Extrait du document
Il ne faut pas chercher très loin le meurtrier puisqu’il est assis près du cadavre, pleurant à chaudes larmes. Lui, c’est Danny Bedford, le simplet de Wyalusing ; alors qu’il n’était qu’un garçonnet, la glace de l’étang sur lequel il patinait a cédé et son trop long séjour dans l’eau glaciale a privé son cerveau de l’oxygène indispensable et entraîné des lésions irréversibles. Ses deux parents sont morts en voulant lui porter secours. Élevé par son oncle à coups de ceinturon, en proie aux brimades et le plus souvent la risée de ses condisciples à l’école, Danny est devenu un homme ; il travaille dans le Wash ‘N Dry dont les époux Bennet lui ont confié le nettoyage et la surveillance, il reçoit quelques dollars et dort dans une chambre au-dessus de la laverie.

Mais pourquoi Danny aurait-il tué Mindy, son amie, pratiquement la seule personne qui lui ait témoigné autre chose de que la condescendance ou de la pitié ? Sans doute parce qu’on ne peut vraiment savoir ce qui se passe dans un esprit attardé et dérangé. Et pourtant…

Mike Sokowski a décroché son badge d’adjoint parce que son père a supplié Lester et ce dernier a voulu voir dans Mike le gars capable de ramener le calme dans une bagarre et de désamorcer des situations délicates. La vérité est tout autre : Mike Sokowski est l’incarnation de la violence brutale et imbécile. Fortement alcoolisé la majeure partie du temps, les joints et la coke font partie de son quotidien. Il est toujours flanqué de Carl, son acolyte, un pauvre type, son souffre-douleur, le mec prêt à faire toutes les conneries pour glaner un peu d’estime ou pire, croire gagner un éclair de considération en se comportant tel un chien aux yeux de son maître.

Il y a aussi le policier d’État, Bill Taggart, appelé en renfort, qui trimbale son alcoolisme dans ses flasques qu’il appelle familièrement Starsky et Hutch, une façon de déculpabiliser un petit peu tout en se mentant davantage à lui-même.

Jeu de données
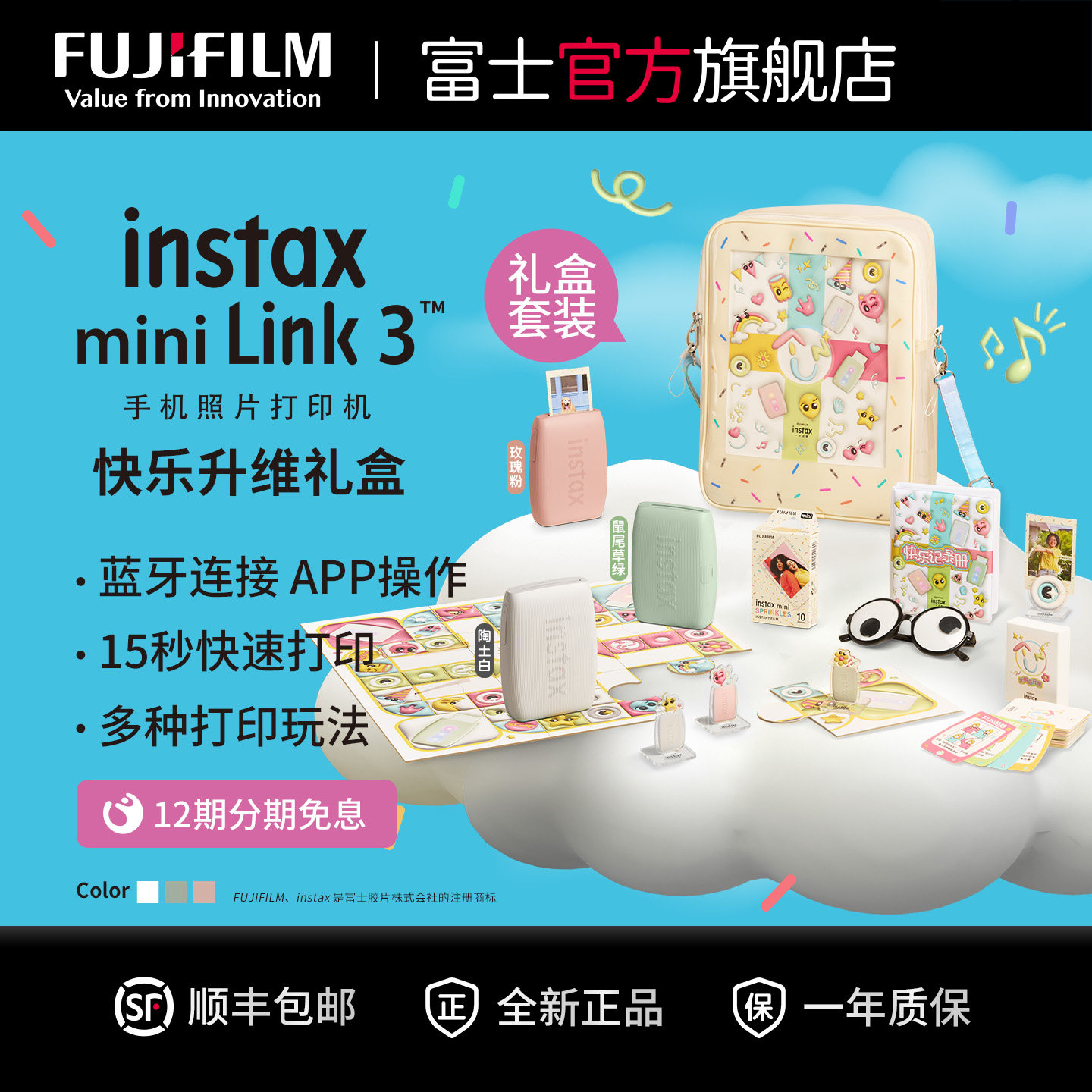 【12期分期免息】富士instax mini Link3一次成像手机照片打印机快乐升维礼盒含10张相纸便携迷你打印机link3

Consignes
**a.** D'après l'extrait du document, qui a élevé Danny Bedford ?
**b.** Recopiez, dans l'extrait du document, le passage qui va de « Mike Sokowski a » jusqu'à « de son maître. ».

Réponses par consigne
**a.** Son oncle.

**b.**
Mike Sokowski a décroché son badge d’adjoint parce que son père a supplié Lester et ce dernier a voulu voir dans Mike le gars capable de ramener le calme dans une bagarre et de désamorcer des situations délicates. La vérité est tout autre : Mike Sokowski est l’incarnation de la violence brutale et imbécile. Fortement alcoolisé la majeure partie du temps, les joints et la coke font partie de son quotidien. Il est toujours flanqué de Carl, son acolyte, un pauvre type, son souffre-douleur, le mec prêt à faire toutes les conneries pour glaner un peu d’estime ou pire, croire gagner un éclair de considération en se comportant tel un chien aux yeux de son maître.